==== Available data
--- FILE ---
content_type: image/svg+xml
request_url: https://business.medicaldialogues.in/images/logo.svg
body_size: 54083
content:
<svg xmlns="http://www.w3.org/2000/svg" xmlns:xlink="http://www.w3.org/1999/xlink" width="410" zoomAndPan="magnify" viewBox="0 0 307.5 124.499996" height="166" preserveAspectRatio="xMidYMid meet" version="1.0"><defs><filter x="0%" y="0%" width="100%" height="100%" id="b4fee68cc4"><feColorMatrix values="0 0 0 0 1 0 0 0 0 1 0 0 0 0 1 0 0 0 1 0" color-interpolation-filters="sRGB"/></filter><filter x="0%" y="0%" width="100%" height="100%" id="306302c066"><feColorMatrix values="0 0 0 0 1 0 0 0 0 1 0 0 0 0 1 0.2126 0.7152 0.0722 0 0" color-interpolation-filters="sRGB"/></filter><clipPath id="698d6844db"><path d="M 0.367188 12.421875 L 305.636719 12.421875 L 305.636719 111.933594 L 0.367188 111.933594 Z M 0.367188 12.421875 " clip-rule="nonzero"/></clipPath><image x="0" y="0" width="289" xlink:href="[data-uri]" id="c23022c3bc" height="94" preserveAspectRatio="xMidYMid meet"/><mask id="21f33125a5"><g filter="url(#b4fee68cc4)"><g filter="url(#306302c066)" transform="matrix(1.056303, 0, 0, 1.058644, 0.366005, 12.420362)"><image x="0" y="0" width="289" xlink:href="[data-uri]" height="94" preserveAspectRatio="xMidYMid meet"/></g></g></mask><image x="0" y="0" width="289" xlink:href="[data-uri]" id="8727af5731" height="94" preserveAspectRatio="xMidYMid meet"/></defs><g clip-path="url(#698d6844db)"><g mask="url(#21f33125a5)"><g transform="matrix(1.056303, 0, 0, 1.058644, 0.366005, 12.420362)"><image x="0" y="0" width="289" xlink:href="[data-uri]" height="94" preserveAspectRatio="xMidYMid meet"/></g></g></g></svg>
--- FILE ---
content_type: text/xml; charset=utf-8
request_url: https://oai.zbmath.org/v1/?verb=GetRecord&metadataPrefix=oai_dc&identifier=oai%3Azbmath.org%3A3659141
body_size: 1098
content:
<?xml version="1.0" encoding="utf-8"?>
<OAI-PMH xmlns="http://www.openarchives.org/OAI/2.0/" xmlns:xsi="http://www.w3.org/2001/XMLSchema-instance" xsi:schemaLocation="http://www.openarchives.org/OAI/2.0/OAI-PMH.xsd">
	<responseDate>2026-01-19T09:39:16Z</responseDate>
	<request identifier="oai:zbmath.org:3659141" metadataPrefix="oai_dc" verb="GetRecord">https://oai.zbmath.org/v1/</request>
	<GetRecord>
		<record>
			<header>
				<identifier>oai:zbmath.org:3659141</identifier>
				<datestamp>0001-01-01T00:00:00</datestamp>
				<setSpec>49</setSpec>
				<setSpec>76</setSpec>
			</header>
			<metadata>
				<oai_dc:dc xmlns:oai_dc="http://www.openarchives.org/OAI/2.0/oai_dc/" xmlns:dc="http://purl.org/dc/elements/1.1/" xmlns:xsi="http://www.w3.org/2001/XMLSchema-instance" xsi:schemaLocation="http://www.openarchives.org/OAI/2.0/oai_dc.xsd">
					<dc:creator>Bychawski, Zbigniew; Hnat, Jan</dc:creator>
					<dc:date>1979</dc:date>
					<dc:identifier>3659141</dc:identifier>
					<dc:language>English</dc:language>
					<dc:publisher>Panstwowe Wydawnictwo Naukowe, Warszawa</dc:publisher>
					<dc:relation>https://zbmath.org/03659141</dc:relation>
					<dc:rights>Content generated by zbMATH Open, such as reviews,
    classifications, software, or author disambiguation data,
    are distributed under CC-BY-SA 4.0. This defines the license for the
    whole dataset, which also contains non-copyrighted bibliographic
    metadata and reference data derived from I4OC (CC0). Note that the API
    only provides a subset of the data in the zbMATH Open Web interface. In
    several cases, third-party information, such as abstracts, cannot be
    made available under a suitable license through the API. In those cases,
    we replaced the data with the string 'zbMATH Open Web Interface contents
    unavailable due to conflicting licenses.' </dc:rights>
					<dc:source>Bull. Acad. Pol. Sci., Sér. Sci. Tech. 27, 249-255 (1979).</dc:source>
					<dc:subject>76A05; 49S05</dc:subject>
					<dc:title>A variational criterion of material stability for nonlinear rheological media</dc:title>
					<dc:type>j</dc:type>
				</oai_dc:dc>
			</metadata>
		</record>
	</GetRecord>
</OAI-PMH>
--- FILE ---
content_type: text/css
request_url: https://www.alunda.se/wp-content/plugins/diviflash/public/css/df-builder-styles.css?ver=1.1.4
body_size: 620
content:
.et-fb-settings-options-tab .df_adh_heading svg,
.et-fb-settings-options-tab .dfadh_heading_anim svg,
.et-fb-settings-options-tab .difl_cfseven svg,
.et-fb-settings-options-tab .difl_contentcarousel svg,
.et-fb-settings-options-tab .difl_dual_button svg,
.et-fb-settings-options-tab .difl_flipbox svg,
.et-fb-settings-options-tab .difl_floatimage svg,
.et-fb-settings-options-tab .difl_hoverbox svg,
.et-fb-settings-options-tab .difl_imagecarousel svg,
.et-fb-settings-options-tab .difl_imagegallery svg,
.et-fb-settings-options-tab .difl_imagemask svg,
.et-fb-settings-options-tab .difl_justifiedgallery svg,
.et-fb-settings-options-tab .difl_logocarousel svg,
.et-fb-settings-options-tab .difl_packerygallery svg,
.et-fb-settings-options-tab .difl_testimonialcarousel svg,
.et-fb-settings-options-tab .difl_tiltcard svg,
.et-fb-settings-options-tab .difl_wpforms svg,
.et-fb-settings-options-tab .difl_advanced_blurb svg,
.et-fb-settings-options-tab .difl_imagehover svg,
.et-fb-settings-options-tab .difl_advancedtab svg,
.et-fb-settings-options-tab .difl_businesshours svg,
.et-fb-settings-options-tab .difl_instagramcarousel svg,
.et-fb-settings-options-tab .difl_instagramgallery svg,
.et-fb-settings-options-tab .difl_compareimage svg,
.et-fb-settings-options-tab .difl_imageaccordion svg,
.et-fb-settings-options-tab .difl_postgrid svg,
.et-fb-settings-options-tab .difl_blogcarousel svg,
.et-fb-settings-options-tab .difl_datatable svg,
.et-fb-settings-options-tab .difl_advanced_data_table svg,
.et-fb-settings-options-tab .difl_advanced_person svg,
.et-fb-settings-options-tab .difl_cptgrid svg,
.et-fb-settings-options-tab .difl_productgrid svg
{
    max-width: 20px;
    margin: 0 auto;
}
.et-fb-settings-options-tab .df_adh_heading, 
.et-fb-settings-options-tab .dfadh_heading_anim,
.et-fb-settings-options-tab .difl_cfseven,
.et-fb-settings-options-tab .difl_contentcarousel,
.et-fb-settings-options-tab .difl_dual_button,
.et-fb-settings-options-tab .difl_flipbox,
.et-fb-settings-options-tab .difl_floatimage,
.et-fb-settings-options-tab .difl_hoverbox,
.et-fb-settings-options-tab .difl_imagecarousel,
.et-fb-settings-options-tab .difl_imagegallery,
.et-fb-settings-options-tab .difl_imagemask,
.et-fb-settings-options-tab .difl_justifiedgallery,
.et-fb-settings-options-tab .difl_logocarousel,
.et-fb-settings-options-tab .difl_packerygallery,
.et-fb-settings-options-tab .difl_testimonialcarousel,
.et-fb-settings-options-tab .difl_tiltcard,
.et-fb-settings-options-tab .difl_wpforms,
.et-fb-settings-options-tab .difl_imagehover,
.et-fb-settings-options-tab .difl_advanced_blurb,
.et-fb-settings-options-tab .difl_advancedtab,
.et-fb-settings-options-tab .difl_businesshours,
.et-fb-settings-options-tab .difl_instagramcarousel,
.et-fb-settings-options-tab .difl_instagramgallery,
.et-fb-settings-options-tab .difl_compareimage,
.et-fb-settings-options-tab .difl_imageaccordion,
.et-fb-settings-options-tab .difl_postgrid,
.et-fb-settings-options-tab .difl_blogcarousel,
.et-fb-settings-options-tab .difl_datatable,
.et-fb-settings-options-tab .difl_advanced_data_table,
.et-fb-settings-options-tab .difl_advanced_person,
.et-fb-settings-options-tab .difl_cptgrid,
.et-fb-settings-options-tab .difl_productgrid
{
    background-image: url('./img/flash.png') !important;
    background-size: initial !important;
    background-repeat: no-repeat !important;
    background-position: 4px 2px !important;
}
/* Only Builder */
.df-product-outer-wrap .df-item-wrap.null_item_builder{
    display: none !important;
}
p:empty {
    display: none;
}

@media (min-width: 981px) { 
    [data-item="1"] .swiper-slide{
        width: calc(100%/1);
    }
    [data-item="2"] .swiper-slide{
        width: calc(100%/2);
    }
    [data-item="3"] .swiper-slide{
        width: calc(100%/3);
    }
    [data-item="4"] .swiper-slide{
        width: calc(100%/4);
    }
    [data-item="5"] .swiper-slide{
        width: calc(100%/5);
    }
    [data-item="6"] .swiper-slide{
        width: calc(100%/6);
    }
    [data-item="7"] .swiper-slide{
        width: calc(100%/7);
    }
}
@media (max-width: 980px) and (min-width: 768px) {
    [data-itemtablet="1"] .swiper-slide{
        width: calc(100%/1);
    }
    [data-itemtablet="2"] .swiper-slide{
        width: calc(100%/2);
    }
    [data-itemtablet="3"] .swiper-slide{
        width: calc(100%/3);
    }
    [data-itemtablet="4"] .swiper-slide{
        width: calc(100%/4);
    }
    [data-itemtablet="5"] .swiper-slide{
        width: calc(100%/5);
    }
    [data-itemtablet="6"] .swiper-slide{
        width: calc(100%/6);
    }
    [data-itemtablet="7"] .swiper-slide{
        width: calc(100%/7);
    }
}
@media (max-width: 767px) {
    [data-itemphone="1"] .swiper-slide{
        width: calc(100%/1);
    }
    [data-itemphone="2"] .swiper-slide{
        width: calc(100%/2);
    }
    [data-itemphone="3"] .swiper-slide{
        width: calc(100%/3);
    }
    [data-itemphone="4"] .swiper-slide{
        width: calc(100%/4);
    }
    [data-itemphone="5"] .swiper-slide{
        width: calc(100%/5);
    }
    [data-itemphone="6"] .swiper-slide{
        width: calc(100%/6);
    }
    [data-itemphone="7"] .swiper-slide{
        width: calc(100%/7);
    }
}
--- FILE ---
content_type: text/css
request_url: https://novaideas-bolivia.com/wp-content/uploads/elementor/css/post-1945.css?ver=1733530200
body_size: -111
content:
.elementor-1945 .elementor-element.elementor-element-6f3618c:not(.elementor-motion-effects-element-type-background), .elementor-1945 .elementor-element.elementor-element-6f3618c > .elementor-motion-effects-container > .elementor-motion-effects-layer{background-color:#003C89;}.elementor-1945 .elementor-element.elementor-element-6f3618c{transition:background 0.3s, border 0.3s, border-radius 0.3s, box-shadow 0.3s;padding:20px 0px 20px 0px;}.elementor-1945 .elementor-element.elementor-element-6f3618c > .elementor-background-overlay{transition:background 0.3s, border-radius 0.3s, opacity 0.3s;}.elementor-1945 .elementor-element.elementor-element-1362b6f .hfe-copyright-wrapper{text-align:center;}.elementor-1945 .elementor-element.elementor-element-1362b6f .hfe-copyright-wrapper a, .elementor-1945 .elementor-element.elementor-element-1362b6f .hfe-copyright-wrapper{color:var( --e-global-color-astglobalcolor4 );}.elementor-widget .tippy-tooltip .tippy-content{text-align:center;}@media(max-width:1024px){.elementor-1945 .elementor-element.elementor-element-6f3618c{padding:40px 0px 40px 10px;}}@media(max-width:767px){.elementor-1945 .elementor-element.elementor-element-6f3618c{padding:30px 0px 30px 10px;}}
========
Return, with no change at all, every line in the entries above from the line containing "body_size: 1098" through the line containing "<responseDate>2026-01-19T09:39:16Z</responseDate>".

body_size: 1098
content:
<?xml version="1.0" encoding="utf-8"?>
<OAI-PMH xmlns="http://www.openarchives.org/OAI/2.0/" xmlns:xsi="http://www.w3.org/2001/XMLSchema-instance" xsi:schemaLocation="http://www.openarchives.org/OAI/2.0/OAI-PMH.xsd">
	<responseDate>2026-01-19T09:39:16Z</responseDate>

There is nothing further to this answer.